**VORLIEGENDER TEXT:**

━━━━━━━━━━

Wahlkampf auf Kosten der Gesundheit

Wut haben die Lehrerinnen und Lehrer vor allem wegen des Eindrucks, Susanne Eisenmann würde ihrer Fürsorgepflicht für ihre Beamten in keiner Weise gerecht. Der Gesundheitsschutz nicht nur der Schüler, sondern auch der mitunter sehr alten Kollegien würde aus wahlkampftaktischen Gründen geopfert. Der offenene Brief einer Lehrerin kurz vor Weihnachten brachte es für viele ziemlich gut auf den Punkt:

Ihre zu den Ministerbriefen wiederholt dazu geschriebenen „Dankesworte“, Frau Eisenmann, drücken diesen Respekt nicht im Mindesten aus – sie wirken wie ein Schlag ins Gesicht! HANDELN SIE ENDLICH, statt weiter leere Worte zu produzieren, sonst MÜSSEN Sie sich tatsächlich irgendwann selbst vor die Klassen stellen [...]

Seit Monaten fehlten etwa ausreichend Masken. Außer Lüften gebe es, ebenfalls nach Monaten, noch immer kein Konzept für sicheren Unterricht. Die sogenannte Notfallbetreuung sei ein Witz, weil die inzwischen jeder beantragen könne, ohne Nachweis. Zugleich werde nun über Wechselunterricht nachgedacht. Dass dies bedeutet, dass Lehrer damit doppelt unterrichten müssen, werde gar nicht bedacht oder diskutiert. Während die Kultusministerin auch nach Monaten keine Lernplattform präsentieren konnte, hatten sich viele Schulen längst selbst geholfen.

━━━━━━━━━━

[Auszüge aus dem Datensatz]
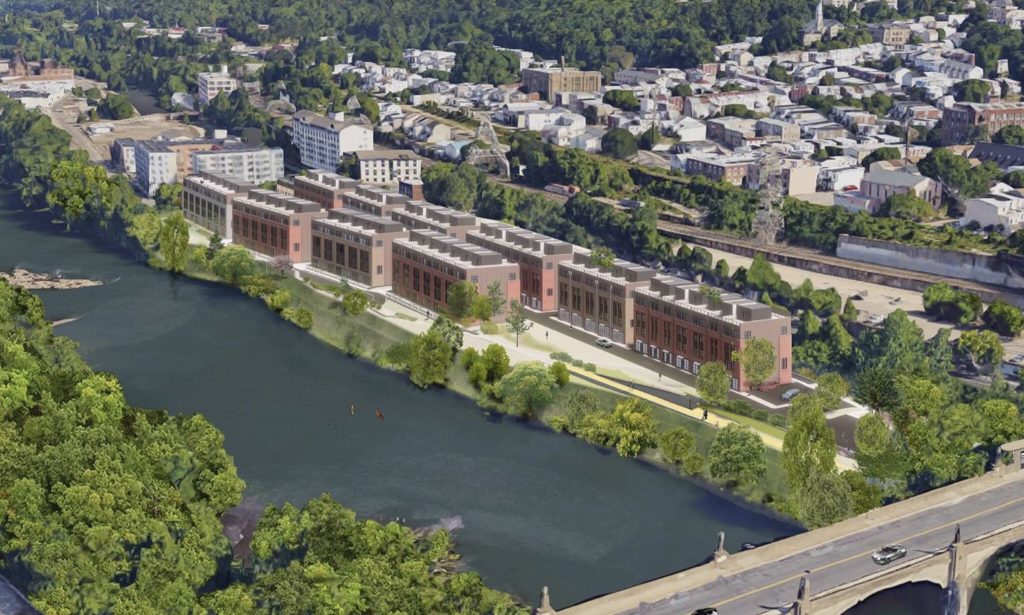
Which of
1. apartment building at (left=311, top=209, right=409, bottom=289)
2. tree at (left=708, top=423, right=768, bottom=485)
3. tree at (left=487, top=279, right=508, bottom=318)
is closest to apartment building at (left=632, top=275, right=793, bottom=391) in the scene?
tree at (left=487, top=279, right=508, bottom=318)

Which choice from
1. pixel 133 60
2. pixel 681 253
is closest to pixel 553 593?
pixel 681 253

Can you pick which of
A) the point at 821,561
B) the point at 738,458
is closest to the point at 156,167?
the point at 738,458

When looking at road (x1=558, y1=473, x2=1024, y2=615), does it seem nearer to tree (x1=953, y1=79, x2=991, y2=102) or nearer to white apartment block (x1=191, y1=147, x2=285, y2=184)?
white apartment block (x1=191, y1=147, x2=285, y2=184)

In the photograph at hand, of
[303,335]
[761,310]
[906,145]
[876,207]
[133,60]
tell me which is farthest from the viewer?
[133,60]

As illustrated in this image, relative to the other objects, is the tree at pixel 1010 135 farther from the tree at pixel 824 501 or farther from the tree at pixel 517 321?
the tree at pixel 824 501

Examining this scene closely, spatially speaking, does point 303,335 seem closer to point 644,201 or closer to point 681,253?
point 681,253

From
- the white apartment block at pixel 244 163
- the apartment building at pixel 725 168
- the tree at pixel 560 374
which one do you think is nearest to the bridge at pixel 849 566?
the tree at pixel 560 374

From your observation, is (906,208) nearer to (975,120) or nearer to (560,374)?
Answer: (975,120)
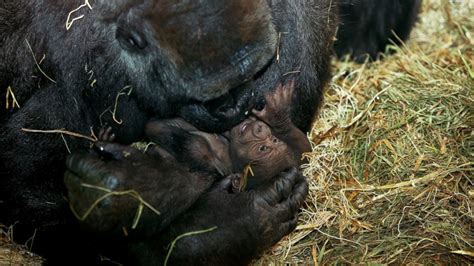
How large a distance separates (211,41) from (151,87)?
19.3 inches

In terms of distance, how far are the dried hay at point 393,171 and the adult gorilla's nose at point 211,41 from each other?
90 centimetres

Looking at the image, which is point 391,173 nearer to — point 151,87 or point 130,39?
point 151,87

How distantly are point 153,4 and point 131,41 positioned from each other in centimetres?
23

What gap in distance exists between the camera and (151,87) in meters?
3.46

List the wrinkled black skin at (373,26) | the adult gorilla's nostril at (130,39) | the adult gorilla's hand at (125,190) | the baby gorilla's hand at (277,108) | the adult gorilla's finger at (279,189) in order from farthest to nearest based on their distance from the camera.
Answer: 1. the wrinkled black skin at (373,26)
2. the baby gorilla's hand at (277,108)
3. the adult gorilla's finger at (279,189)
4. the adult gorilla's nostril at (130,39)
5. the adult gorilla's hand at (125,190)

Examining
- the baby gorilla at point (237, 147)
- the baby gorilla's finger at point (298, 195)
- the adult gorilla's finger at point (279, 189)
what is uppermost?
the baby gorilla at point (237, 147)

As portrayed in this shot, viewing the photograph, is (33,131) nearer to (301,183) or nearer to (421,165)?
(301,183)

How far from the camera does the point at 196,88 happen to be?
10.5 ft

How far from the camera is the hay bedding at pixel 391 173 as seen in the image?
344cm

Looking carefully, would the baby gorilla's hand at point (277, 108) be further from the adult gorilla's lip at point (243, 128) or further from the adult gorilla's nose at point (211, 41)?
the adult gorilla's nose at point (211, 41)

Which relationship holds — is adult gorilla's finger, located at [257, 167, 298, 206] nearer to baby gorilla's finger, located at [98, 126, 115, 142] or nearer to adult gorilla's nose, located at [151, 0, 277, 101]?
adult gorilla's nose, located at [151, 0, 277, 101]

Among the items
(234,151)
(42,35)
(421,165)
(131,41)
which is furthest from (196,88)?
(421,165)

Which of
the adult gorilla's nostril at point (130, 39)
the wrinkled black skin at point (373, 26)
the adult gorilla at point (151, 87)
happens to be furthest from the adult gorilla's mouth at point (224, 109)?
the wrinkled black skin at point (373, 26)

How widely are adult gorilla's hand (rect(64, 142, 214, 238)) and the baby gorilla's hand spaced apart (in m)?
0.63
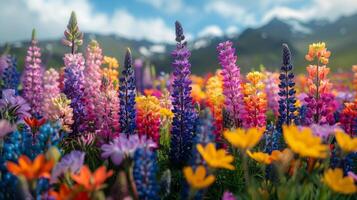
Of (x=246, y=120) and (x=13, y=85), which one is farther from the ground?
(x=13, y=85)

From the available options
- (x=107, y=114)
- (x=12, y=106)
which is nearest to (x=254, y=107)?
(x=107, y=114)

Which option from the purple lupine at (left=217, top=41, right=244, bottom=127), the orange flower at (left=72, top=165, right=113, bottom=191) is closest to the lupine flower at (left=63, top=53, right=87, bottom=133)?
the purple lupine at (left=217, top=41, right=244, bottom=127)

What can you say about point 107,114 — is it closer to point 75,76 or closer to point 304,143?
point 75,76

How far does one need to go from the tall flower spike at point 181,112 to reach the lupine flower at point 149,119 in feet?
1.72

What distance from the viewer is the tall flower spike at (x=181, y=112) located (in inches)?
213

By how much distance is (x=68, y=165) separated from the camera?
350 centimetres

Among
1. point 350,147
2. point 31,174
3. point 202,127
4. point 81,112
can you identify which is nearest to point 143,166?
point 202,127

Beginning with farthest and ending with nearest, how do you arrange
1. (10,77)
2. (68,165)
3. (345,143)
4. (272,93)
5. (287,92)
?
(272,93) → (10,77) → (287,92) → (68,165) → (345,143)

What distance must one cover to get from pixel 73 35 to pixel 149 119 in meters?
1.69

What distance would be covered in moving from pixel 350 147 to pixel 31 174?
2.24m

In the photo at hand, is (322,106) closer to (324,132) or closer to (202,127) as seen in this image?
(324,132)

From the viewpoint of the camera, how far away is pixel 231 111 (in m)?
6.41

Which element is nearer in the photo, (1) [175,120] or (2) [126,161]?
(2) [126,161]

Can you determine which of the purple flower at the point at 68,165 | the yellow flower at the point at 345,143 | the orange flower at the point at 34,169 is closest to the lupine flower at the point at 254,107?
the yellow flower at the point at 345,143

━━━━━━━━━━

**AUFGABE 1:** Was kann laut dem Text über den Wahlkampf inzwischen jeder ohne Nachweis beantragen?
**AUFGABE 2:** Zählen Sie alles auf, was laut dem Text über den Wahlkampf seit Monaten oder auch nach Monaten noch fehlte.
**AUFGABE 3:** Schreiben Sie den Text über den Wahlkampf nach seinem letzten Satz weiter.
Die Daten braucht man hier nicht.

**LÖSUNG 1:** Die sogenannte Notfallbetreuung.

**LÖSUNG 2:**
- Ausreichend Masken
- Ein Konzept für sicheren Unterricht (außer Lüften)
- Eine Lernplattform der Kultusministerin

**LÖSUNG 3:**
Die Sonderschulen hat die CDU-Ministerin bereits wieder öffnen lassen, weil etwa geistig behinderte Kinder digital nicht beschult werden könnten. Da solche Kinder aber oftmals nicht einmal Masken tragen können, sind nicht nur die Schüler selbst als Risikogruppe hoch gefährdet, sondern auch deren Betreuende. Auch hier ist die Reaktion Wut und Unverständnis.

Bildungsgerechtigkeit als Strohmann

Auch die Eltern laufen Sturm. Die einen, weil sie zum x-ten Mal nicht planen können. Die anderen, weil auch sie die Forderungen von Susanne Eisenmann angesichts der Infektions- und Todeszahlen für vollkommen verantwortungslos halten. Die meisten vermuten, Eisenmann würde sich bei ihrer Vorgehensweise von der Wirtschaft und den Arbeitgebern einflüstern lassen. Das Gerede von der Bildungsgerechtigkeit seit dafür eine makabre Ausflucht.

Und die Grünen? Der Ministerpräsident Winfried Kretschmann hatte lange versucht, sich aus dieser unheilvollen Diskussion herauszuhalten. Das führte aber dazu, dass gerade die Grünen-Wähler und auch Parteimitglieder zunehmend rebellierten. Der grüne MP würde sich kurz vor der entscheidenden Wahl auf der Nase herumtanzen lassen, so der Vorwurf.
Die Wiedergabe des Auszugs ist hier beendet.